Jupyter kernel for Stata based on pystata

Project description

nbstata

What is Jupyter?

JupyterLab is a browser-based editor that allows you to combine interactive code and results with Markdown in a single document (called a Jupyter notebook). It is open source and widely used. Though it is named after the three core programming languages it supports (Julia, Python, and R), it can be used with with a wide variety of languages.

nbstata allows you to create Stata notebooks (as opposed to using Stata within a Python notebook, which is a nice way to embed Stata commands within Python code but is needlessly clunky if you are working primarily with Stata).

nbstata features

  • Works with Stata 17 (only).
  • Autocompletion for variables, macros, matrices, and file paths.
  • DataGrid widget with browse-like capabilities (e.g., interactive filtering).
  • Variable and data properties (describe and return/ereturn list) available in a side panel.
  • Interactive help files available within notebook.
  • #delimit ; interactive support (along with all types of comments).
  • Mata interactive support.

What do Stata notebooks allow that the official Stata IDE doesn’t?

  • Exploratory analysis that is both:
    • interactive
    • preserved for future reference/editing
  • Presenting results in a way that interweaves:
    • code
    • results (including graphs)
    • rich text:
      1. lists
      2. Headings
      3. links
      4. math: $y_{it}=\beta_0+\varepsilon_{it}$

Install

Because it uses pystata under the hood, nbstata requires Stata 17 to be installed locally. (If you have an older version of Stata, consider stata_kernel instead.)

To install nbstata, run:

pip install nbstata
python -m nbstata.install [--sys-prefix] [--prefix PREFIX] [--conf-file]

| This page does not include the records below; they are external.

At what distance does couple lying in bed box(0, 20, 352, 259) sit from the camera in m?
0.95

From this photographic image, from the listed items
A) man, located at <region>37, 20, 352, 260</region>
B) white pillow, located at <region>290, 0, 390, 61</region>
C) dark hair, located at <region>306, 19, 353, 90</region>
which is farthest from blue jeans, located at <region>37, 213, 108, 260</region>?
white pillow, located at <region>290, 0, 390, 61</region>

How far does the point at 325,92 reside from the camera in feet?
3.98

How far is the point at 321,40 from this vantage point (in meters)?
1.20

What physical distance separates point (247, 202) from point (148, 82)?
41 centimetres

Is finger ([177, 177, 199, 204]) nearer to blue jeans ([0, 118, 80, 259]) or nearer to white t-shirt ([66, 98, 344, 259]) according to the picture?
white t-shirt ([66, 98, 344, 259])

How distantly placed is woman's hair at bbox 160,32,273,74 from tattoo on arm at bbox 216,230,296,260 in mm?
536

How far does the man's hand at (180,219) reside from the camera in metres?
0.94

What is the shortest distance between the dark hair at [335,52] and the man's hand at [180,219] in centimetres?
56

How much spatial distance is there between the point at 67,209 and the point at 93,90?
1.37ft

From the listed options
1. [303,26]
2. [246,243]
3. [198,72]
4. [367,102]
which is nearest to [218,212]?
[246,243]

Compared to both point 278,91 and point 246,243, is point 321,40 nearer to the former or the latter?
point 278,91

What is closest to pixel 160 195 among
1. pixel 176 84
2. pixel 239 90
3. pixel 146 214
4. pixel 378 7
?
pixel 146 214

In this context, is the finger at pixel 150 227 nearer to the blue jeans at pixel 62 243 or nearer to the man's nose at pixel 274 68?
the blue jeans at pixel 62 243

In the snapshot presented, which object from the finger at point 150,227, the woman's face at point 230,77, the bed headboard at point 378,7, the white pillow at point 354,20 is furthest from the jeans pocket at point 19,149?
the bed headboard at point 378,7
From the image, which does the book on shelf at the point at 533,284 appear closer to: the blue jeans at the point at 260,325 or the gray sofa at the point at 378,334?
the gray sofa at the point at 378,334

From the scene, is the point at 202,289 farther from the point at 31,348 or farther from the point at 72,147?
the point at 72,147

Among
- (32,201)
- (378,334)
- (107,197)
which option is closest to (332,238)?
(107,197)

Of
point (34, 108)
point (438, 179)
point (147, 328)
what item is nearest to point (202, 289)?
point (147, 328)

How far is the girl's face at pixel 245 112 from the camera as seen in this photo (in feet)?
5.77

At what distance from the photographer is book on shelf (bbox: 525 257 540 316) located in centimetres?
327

Include --sys-prefix to install to sys.prefix (e.g. a virtualenv or conda env), or --prefix PREFIX if you want to specify the install path yourself.

Configuration file

The --conf-file option creates a configuration file for you. (Note: If the installer cannot find the location of your Stata installation, a configuration file will be created even if you do not include the --conf-file option to allow you to manually specify the Stata location.) The location of the configuration file will be:

  • [prefix]/etc/nbstata.conf if --sys-prefix or --prefix is specified.
  • ~/.nbstata.conf otherwise.

(Note: If a configuration file exists in both locations at kernel runtime, the user version takes precedence.)

Updating

To update from a previous version of nbstata, run:

pip install nbstata --upgrade

When updating, you don’t have to run python -m nbstata.install again.

Syntax highlighting

Stata syntax highlighting can be installed for Jupyter Lab:

pip install jupyterlab_stata_highlight2

Configuration

The following settings are permitted inside the configuration file:

  • stata_dir: Stata installation directory.
  • edition: Stata edition. Acceptable values are ‘be’, ‘se’ and ‘mp’. Default is ‘be’.
  • graph_format: Acceptable values are ‘png’ (the default), ‘pdf’, ‘svg’ and ‘pystata’. Specify the last option if you want to use pystata’s default setting.
  • echo: controls the echo of commands, with the default being ‘None’:
    • ‘True’: the kernel will echo all commands.
    • ‘False’: the kernel will not echo single-line commands.
    • ‘None’: the kernel will not echo any command.
  • splash: controls display of the splash message during Stata startup. Default is ‘False’.
  • missing: What should be displayed in the output of the *%head and *%tail magics for a missing value. Default is ‘.’, following Stata. To defer to pandas’ format for NA, specify ‘pandas’.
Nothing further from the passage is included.